ADR-001: Walk-forward CV bypasses stages.run_predict¶
Status: Accepted (retroactively documented 2026-05-08)
Date: 2026-04-28 (commit b79e74c9, "Phase 15 — accumulate fold rolling_preds in memory, write once"); landed on main via PR #339 on 2026-04-29 (commit 06b47bf7)
Authors: ai-tommytf (per git log on runner.py)
Context¶
The hindcast pipeline must, per fold, score every init_date on the
hindcast grid and persist the union of those predictions as a single
walk_forward_preds.parquet under
{preds_dir}/{experiment_key}/{fold_label}/
(wiki/commodity_hindcast/pipelines/predict.md, Outputs table). Downstream
postprocess and evaluation read that one file per fold and assume every
init_date is present.
The single-init compute kernel lives in
stages/run_predict.py: predict() performs the four-step inverse
pipeline (detrend → score → weather-correct → retrend) and returns a wide
prediction frame; write_walk_forward_outputs() persists it. The writer
has explicit blind-overwrite semantics — its docstring states
"each call replaces any pre-existing file at the destination. Multi-init
callers (walk-forward CV) must accumulate wide_prediction_frame across
init_dates in memory and emit ONE writer call per fold; K sequential
calls would destroy K-1 init_dates on disk"
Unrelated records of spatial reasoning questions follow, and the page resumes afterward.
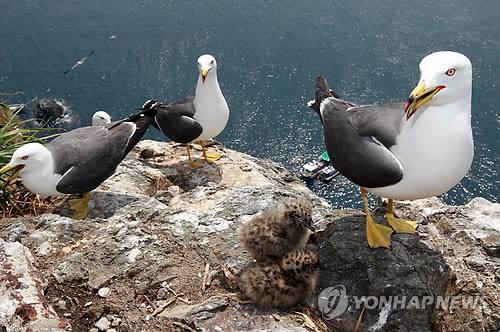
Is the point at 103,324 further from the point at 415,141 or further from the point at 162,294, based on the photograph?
the point at 415,141

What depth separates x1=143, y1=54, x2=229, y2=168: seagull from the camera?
1122cm

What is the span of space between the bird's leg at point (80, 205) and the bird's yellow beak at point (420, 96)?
4938 millimetres

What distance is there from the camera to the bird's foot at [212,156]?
11.3 metres

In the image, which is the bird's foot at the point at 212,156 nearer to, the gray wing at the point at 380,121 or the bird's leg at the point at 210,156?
the bird's leg at the point at 210,156

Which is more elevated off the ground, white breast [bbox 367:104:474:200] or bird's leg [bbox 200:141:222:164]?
white breast [bbox 367:104:474:200]

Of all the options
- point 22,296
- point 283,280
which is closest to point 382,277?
point 283,280

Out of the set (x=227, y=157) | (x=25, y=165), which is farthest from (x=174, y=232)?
(x=227, y=157)

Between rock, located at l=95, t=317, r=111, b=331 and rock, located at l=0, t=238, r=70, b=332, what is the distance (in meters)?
0.36

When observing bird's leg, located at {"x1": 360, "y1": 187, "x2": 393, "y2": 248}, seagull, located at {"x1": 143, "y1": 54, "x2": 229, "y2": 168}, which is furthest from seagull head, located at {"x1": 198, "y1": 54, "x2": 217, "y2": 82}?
bird's leg, located at {"x1": 360, "y1": 187, "x2": 393, "y2": 248}

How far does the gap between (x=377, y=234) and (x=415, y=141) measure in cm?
110

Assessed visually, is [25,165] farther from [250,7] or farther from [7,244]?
[250,7]

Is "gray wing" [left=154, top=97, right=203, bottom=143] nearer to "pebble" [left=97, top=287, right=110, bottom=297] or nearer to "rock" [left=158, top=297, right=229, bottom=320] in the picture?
"pebble" [left=97, top=287, right=110, bottom=297]

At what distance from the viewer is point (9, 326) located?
4625 millimetres

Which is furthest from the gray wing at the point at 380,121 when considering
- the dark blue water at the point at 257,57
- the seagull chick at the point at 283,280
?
the dark blue water at the point at 257,57
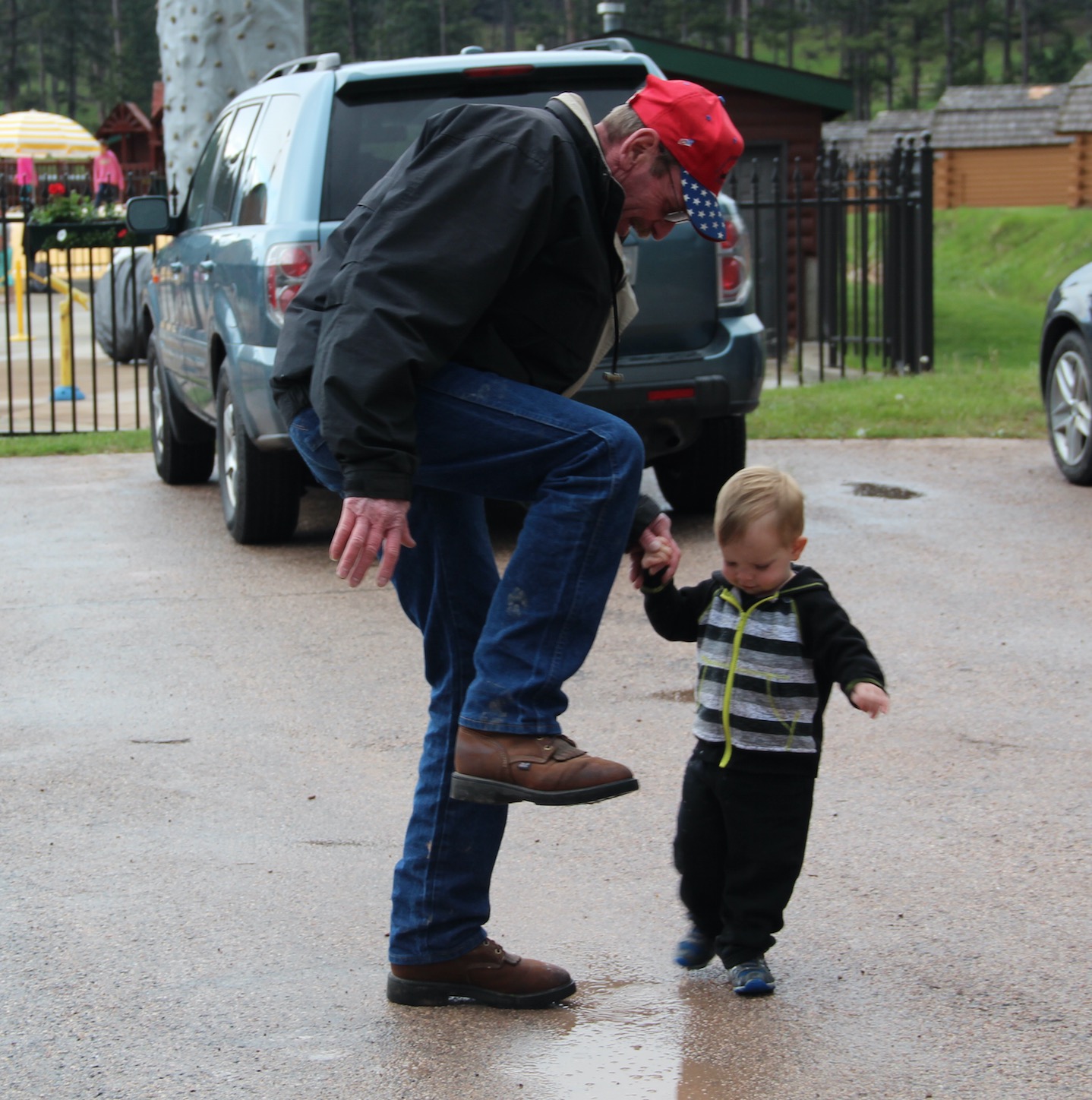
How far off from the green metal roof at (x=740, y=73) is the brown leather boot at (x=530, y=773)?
17622 millimetres

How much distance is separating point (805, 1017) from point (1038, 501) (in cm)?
572

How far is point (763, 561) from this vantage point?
9.93 ft

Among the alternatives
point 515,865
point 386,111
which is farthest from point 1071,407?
point 515,865

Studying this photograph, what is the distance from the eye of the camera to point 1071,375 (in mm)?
8523

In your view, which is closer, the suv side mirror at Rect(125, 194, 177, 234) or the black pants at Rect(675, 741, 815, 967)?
the black pants at Rect(675, 741, 815, 967)

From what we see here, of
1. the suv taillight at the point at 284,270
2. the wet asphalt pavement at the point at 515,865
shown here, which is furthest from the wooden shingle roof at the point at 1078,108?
the suv taillight at the point at 284,270

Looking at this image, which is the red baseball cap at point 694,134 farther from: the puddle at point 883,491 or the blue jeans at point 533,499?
the puddle at point 883,491

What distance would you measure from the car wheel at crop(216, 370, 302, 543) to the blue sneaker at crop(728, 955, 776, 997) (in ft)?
14.8

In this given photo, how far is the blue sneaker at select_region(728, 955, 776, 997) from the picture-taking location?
309 cm

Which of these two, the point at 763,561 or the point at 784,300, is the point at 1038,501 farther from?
the point at 784,300

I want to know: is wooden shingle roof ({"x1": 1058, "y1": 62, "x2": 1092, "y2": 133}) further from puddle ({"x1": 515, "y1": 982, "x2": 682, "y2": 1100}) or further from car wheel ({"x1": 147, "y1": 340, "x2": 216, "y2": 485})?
puddle ({"x1": 515, "y1": 982, "x2": 682, "y2": 1100})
(market_insights_models/src/commodity_hindcast/stages/run_predict.py:330-333).
The thin wrapper run_predict() composes the two and is therefore
unsafe to call K times in sequence for the same fold
(stages/run_predict.py:346-357).
A naive walk-forward implementation that called run_predict() once per
(fold, init_date) pair would leave only the last ~1/K of the rows on
disk and silently break every downstream consumer.
Decision¶
Walk-forward CV reuses the shared regression kernel
(models.regression.runtime.predict) directly inside an in-memory loop
rather than routing through stages.run_predict. The orchestrator
run_walk_forward() (run/runner.py:27) calls run_experiment() per
fold to fit, then delegates to _predict_fold_rolling()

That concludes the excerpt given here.